Saturday, July 22, 2006

Polar bears, it seems, like lettuce and radishes.

I've been helping an older lady of my acquaintance, Jess, with her Canada pension application. The government keeps sending her demands for documents, most of which she doesn't have. I've called Ottawa three times for her so far. Once I got a snarky bitch. Who insisted on talking to poor Jess. "Well, is Jess there?" the S.B. demanded, when I had explained why I was calling. When I said yes, she said, "I have to talk to her." Jess listened with a bewildered look on her face for a minute or so, and then said, "I don't understand", and handed the phone back to me. Another operator, on another day, was super-helpful and patient but didn't have a clue where Nunavut is located. She guessed northern BC at one point.

We've been trying to track down documents -- but Jess and her husband were married, she tells me, "Eskimo-style". No certificates. She didn't know him, when they got together it was because her family and his family decided it between them. In fact, she was away at school when the plans were made. I asked her if she was ok with that.

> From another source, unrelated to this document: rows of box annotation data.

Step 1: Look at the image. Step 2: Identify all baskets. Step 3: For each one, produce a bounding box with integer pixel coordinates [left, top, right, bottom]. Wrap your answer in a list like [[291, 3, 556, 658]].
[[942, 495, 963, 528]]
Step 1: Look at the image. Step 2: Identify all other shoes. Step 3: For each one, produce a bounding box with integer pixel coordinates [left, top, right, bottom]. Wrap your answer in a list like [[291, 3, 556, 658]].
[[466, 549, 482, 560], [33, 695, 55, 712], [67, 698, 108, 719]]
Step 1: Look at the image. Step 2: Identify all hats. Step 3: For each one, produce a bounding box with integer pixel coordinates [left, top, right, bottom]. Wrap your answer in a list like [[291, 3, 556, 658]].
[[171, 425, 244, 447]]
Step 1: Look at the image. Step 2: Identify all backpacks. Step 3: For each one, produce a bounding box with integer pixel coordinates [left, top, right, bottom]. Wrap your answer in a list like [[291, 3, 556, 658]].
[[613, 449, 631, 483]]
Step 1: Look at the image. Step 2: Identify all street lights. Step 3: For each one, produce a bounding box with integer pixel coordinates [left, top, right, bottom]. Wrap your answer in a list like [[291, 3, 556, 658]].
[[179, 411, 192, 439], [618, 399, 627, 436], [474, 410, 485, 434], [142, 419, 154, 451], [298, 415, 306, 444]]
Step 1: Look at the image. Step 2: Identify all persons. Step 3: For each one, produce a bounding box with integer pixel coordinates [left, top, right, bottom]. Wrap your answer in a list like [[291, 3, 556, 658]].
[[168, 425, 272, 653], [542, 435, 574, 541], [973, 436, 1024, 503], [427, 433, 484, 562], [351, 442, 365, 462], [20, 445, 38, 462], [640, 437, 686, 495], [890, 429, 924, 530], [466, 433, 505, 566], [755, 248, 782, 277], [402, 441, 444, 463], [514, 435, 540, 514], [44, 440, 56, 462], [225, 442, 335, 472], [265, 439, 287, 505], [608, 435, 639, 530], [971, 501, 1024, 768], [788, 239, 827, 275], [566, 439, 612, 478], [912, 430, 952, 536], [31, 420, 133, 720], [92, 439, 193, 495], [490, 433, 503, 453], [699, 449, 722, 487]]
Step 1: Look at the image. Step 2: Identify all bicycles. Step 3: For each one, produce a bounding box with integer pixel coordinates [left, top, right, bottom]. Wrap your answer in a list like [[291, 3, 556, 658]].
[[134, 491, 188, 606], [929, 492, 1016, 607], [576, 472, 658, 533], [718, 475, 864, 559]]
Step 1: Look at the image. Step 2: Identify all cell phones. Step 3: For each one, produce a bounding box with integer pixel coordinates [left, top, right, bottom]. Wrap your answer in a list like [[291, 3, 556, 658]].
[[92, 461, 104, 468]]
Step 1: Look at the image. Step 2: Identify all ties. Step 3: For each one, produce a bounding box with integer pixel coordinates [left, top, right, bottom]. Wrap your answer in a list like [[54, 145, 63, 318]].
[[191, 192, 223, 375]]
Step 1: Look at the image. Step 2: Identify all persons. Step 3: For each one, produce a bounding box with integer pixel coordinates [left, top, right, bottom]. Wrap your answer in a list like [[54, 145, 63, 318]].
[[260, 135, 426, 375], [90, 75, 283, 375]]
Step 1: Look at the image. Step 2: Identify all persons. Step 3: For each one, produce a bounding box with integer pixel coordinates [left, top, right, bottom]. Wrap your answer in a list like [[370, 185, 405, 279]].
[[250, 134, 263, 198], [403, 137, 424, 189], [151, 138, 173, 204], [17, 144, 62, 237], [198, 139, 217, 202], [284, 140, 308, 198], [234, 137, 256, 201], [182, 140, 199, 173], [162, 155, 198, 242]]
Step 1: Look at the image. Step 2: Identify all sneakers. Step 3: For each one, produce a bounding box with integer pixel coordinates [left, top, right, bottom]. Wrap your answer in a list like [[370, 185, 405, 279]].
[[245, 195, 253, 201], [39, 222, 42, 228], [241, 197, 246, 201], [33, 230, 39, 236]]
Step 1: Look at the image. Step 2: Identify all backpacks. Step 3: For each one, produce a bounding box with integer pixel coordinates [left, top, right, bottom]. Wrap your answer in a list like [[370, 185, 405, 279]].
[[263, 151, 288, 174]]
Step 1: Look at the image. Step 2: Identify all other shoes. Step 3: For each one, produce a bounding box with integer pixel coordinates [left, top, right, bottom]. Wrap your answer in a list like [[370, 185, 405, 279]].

She looked a bit confused, and so I said, "Was he cute?" She giggled at that point and said, "Oh, yes, very cute."

One of the forms Jess was sent, a declaration of common-law relationship, required his signature. As he's been dead since the early eighties, this meant another call to the pension office. When I explained to Jess that the pension office had helped me to find and print out a different form, because we'd never be able to get his signature, she laughed and put her hands together as if she was praying, and then looked up at the ceiling, saying, "Please come down and sign my form."

But anyway. We got talking about polar bears. Jess says she has lived in the Arctic all her life, sixty years, and she's never seen a polar bear. And when she was a girl, her family lived out on the land, down at Bathurst Inlet.